Last week, Corky & Lenny's, a deli that has been a local institution for the past 67 years, closed its doors. The owners cited staffing shortages and burnout as the primary causes.

Just three days later, one of its former employees filed a collective action lawsuit under the Fair Labor Standards Act for unpaid wages against the business and its owners. The named plaintiff, who worked as a server at the restaurant, claims that the business automatically deducted 30 minutes per shift for lunch for all non-exempt employees regardless of whether they took their lunch breaks or worked through them. She further claims that the business no longer had any method for employees to report days on which they did not take a lunch break, and otherwise ignored complaints of unpaid wages.

Ohio has no requirement that an employer provide any breaks at all to its employees.

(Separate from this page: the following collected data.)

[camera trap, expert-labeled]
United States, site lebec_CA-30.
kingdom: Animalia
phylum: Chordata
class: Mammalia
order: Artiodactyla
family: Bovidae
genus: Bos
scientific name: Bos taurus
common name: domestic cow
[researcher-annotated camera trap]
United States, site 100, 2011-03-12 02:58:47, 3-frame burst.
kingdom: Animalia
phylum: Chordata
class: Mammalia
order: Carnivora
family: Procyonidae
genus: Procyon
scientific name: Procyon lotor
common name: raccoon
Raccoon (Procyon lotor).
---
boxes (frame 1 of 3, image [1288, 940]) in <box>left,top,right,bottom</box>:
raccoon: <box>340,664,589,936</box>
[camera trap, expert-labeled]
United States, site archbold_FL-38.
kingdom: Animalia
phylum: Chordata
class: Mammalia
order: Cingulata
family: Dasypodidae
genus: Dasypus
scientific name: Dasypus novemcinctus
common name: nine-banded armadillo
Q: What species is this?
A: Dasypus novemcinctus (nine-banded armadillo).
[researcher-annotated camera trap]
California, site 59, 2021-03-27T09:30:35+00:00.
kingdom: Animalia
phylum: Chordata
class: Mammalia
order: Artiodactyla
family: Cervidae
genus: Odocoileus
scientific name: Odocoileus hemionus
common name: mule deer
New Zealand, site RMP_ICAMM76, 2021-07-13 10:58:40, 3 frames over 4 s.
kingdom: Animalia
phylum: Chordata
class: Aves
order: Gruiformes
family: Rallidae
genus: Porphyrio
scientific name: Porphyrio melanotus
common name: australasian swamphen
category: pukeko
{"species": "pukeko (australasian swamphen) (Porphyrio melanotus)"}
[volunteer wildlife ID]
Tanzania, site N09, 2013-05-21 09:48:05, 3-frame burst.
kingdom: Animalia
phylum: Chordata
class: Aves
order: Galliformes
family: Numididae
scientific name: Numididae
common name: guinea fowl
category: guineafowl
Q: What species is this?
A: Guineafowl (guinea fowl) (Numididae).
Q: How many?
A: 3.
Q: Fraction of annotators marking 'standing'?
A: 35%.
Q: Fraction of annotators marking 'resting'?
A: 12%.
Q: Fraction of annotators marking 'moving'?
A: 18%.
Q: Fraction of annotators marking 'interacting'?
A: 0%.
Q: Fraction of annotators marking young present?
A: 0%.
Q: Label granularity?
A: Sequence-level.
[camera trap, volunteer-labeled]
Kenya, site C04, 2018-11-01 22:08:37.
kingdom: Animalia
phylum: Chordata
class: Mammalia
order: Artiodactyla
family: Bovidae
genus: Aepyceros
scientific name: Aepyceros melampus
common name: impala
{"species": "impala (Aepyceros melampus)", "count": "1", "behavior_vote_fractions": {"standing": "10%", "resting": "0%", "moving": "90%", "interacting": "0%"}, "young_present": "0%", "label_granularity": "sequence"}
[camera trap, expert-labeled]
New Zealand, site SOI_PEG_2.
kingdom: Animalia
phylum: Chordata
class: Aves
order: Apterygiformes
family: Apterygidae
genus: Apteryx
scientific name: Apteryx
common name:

If, however, an employer provides breaks, the FLSA governs whether the break time is paid or unpaid.

😴 Rest periods — defined as breaks of 20 minutes or less — are counted as hours worked whether or not the break is paid. Because they count as working time regardless, these rest breaks are customarily paid.

🍽️ Bona fide meal periods — breaks of more than 20 minutes — are not considered hours worked. To qualify as a bona fide meal period, however, the employee must be totally relieved of his or her work duties. According to the Department of Labor: "The employee is not relieved if he is required to perform any duties, whether active or inactive, while eating."

Thus, while a meal period can be unpaid, any work performed by an employee during a meal period would disqualify that break as a bona fide meal period under the FLSA and the statute would require the employer to compensate the employee for that time.

The key legal phrase to know here is "suffered or permitted to work." Work that an employer knows or should know that an employee performed counts as work time for which the employer must pay. This legal standard would encompass Corky and Lenny's servers who worked through their lunch breaks. The reason is immaterial; the hours count as compensable work time.

If (and it's a big if) Corky & Lenny's servers are working through their lunch breaks without pay and the business knows or should know that they are working, the restaurant and its owners have some liability concerns.